Quand un opus déboule dans le terrain ultra formaté du blockbuster et y fait surgir une identité singulière, la véritable originalité consisterait à en faire un one shot.
Mais comment résister ? Kingsman était enlevé, d’une violence graphique revigorante, souvent drôle et émaillé de quelques scènes aussi culotées que mémorables : difficile de ne pas vouloir prolonger l’univers, au risque, bien entendu, d’éventer les concepts.

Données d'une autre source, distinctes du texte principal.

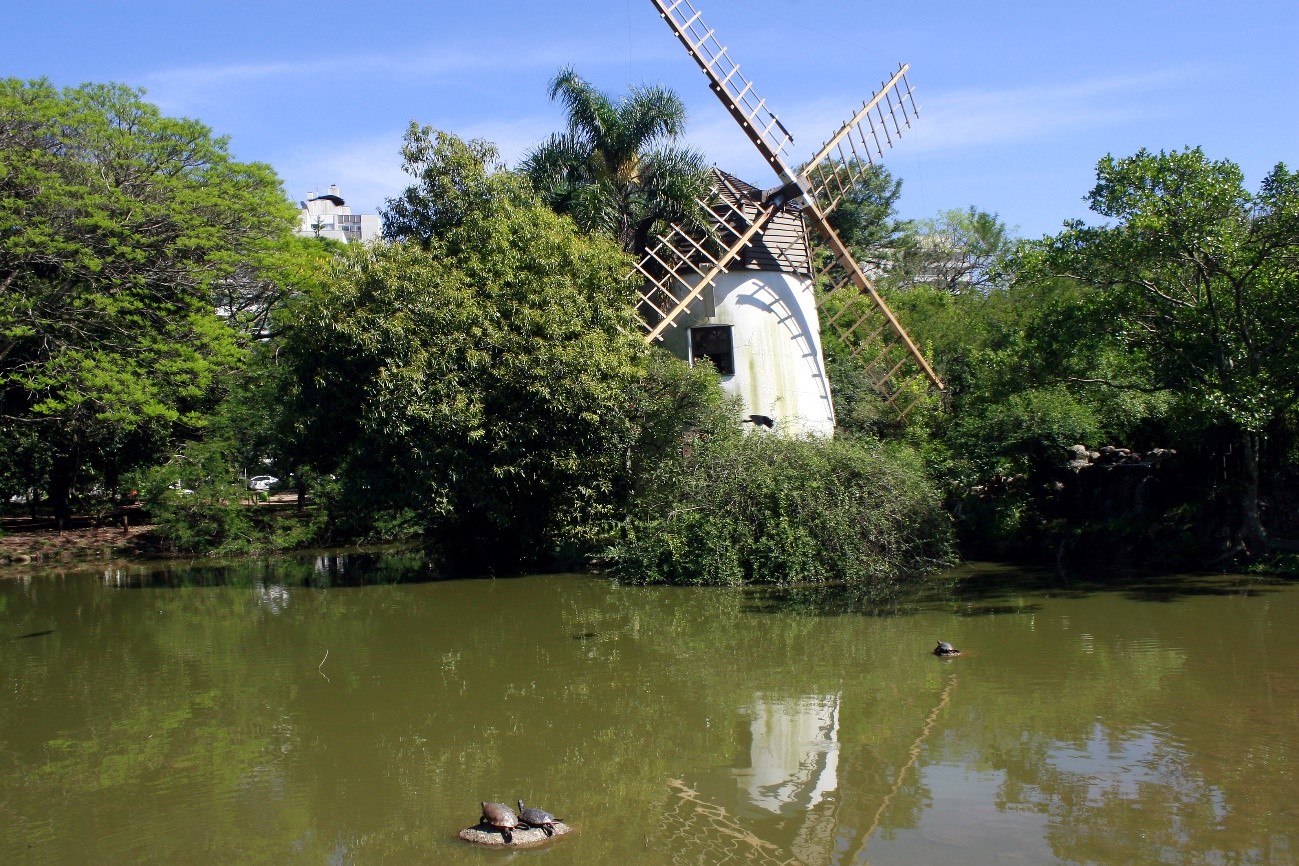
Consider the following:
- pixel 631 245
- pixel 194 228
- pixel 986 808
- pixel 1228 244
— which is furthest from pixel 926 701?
pixel 194 228

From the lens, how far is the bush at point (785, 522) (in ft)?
57.5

Tout est question de dosage. Le premier volet ayant joué la carte franche de la surenchère, il semble un peu malhonnête de reprocher à son successeur de sombrer dans le n’importe quoi et le boursouflé… ce qui est pourtant bien évidemment le cas. L’effet de surprise est passé, il faut mettre à mal la structure établie (on fait donc tout sauter) tout en reprenant ses morceaux de bravoure : de la baston ultra-chorégraphiée, une alliance entre le raffinement British bondien et le white trash, et des cascades numériques à l’échelle planétaire.
Le Cerle d’or ne rate pas tout, et retrouve çà et là l’énergie singulière qu’avait déployée son illustre ainé : des gunfights dans la neige, un parapluie qui cède la place à un lasso et un fouet yankee, et un massacre en règle sous l’égide d’un Elton John dans un tel exercice de roue libre qu’on a du mal à savoir s’il faut en rire ou en pleurer : c’est soigné et brutal à la fois, et le travail formel est reconnu, comme ces transitions entre les séquences aussi soignées que les costumes de l’élite de sa Majesté.
Mais tout ceci s’enlise dans un ensemble sacrément indigeste. La durée du film n’est pas justifiée (et fait sacrément peur lorsqu’on entend le réalisateur expliquer qu’il a dû couper 1h20 de son film, façon d’attirer probablement les fans vers une version extended en vidéo…), l’intrigue banale au possible et la faiblesse d’écriture des nouveaux personnages assez patente : les comédiens US font plus de la figuration qu’autre chose, et n’apportent absolument rien.
Plus gênant, le personnage de Colin Firth, tombe sous le coup d’une laborieusement tentative de justification quant à son retour à la vie, qui l’empêche presque continuellement d’exercer tout ce qui faisait son charme. L’humour tombe souvent à plat, et on aurait pu imaginer bien plus d’étincelles sur les rencontres entre les cultures britanniques et américaines. Si l’exposition de la base secrète de la méchante Julian Moore (qui visiblement s’éclate dans un tel rôle) suscite un peu d’intérêt et d’originalité, la vie privée d’Eggsy n’intéresse personne, et encore moins l’intimité dans laquelle il va devoir loger une puce GPS dans une séquence assez vulgairement ratée.
On peut donc gesticuler beaucoup, et imaginer des chiens robots dotés de crocs cruciformes, une pseudo morale finalement assez puritaine (la drogue, c’est mal, mais tuer les drogués, c’est pas bien non plus, donc avis aux drogués sauvés, rentrez dans le rang) et des téléphériques en mode bobsleigh, il manquera toujours ce petit supplément de charme qui fait qu’on passe du divertissement au plaisir.
Matthew Vaughn rejoint donc de façon tristement prévisible le Baby Driver de Wright : sûr de ses effets, ostentatoire dans sa maitrise, il pense pouvoir à peu près tout se permettre en terme d’écriture, et nous gratifie de transitions paresseuses entre des sommets qui s’annulent les uns après les autres.